Mr Safronenko brought an action for defamation against the editors of the newspaper Priazovskiy Kray, the applicant and Ms I. in the Leninskiy District Court of Rostov-on-Don and sought damages in the amount of 300,000 Russian roubles (RUR). He claimed, in particular, that five passages contained in the article were untrue and damaging to his honour and reputation.
On 4 February 2005 the Leninskiy District Court found for the claimant. It ordered the editors of the newspaper Priazovskiy Kray to publish a retraction of the information contained in the article. The court also awarded the claimant RUR 5,000 for non-pecuniary damage, to be paid jointly by all the defendants.
The defendants appealed against the judgment. The applicant claimed that the first-instance court had failed to draw a distinction between statements of fact and value judgments. The court had also found that the applicant had failed to support statements of fact by appropriate evidence, whereas such evidence had been submitted to the court. Furthermore, the court had ordered the defendants to publish a retraction of all the information contained in the article, whereas the action brought by the claimant had concerned only five passages. Accordingly, in the operative part of the judgment the court had gone beyond the scope of the claimant's action.
On 28 February 2005 the Rostov Regional Court upheld the judgment on appeal.
COMPLAINTS
THE LAW
The Court, having regard to the events that occurred after the notice of the application had been given to the Russian Government and after they had submitted their observations on the admissibility and merits of the case, considers that it does not have to examine the present application and that Article 37 § 1 of the Convention should be applied. That provision, in its relevant part, reads:
“1. The Court may at any stage of the proceedings decide to strike an application out of its list of cases where the circumstances lead to the conclusion that
the applicant does not intend to pursue his application;
...
However, the Court shall continue the examination of the application if respect for human rights as defined in the Convention and the Protocols thereto so requires.”
In this respect the Court notes that on 11 January 2007 the Registry informed the applicant in a letter that notice of the application had been given to the respondent Government. On 22 June 2007 the Registry sent the applicant the Government's observations on the admissibility and merits of the application and invited him to submit his observations in reply by 24 August 2007. The applicant did not reply. On 30 November 2007 the Court advised the applicant in a letter sent by registered mail that he had not complied with the time-limits for submission of his observations, and that in the absence of an application for extension of the time-limits the Court might conclude that he was no longer interested in pursuing the application and decide to strike it out of its list of cases. The applicant did not reply. On 24 January 2008 the Court received its letter of 30 November 2007 returned by the post on account of the applicant's failure to claim it and the expiry of time-limits for its storage.

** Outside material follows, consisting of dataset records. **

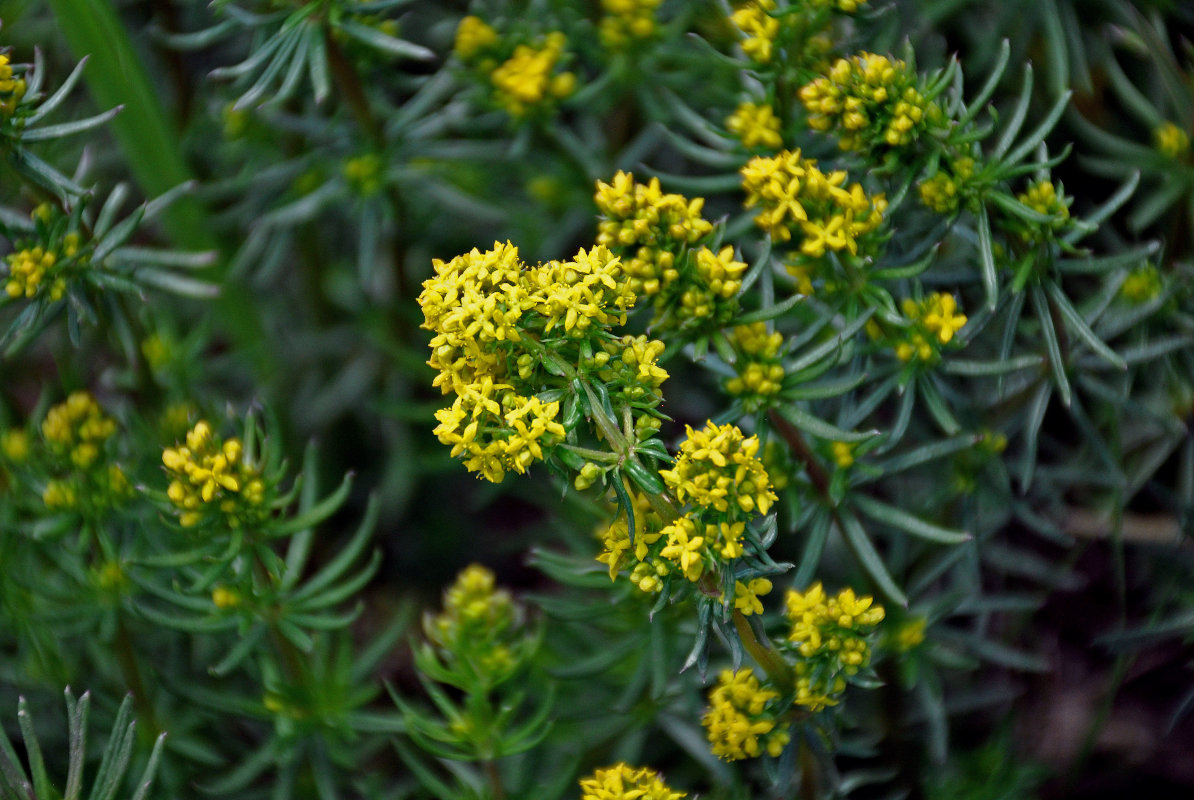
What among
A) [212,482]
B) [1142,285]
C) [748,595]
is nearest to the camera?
[748,595]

The Court received no further correspondence from the applicant.
In these circumstances, having regard to Article 37 § 1 (a) of the Convention, the Court concludes that the applicant has lost interest in his application and no longer intends to pursue it before the Court. Furthermore, in accordance with Article 37 § 1 in fine, the Court finds no special circumstances regarding respect for human rights as defined in the Convention and its Protocols which require the examination of the application to be continued.
For these reasons, the Court unanimously
Decides to discontinue the application of Article 29 § 3 of the Convention and to strike the application out of its list of cases.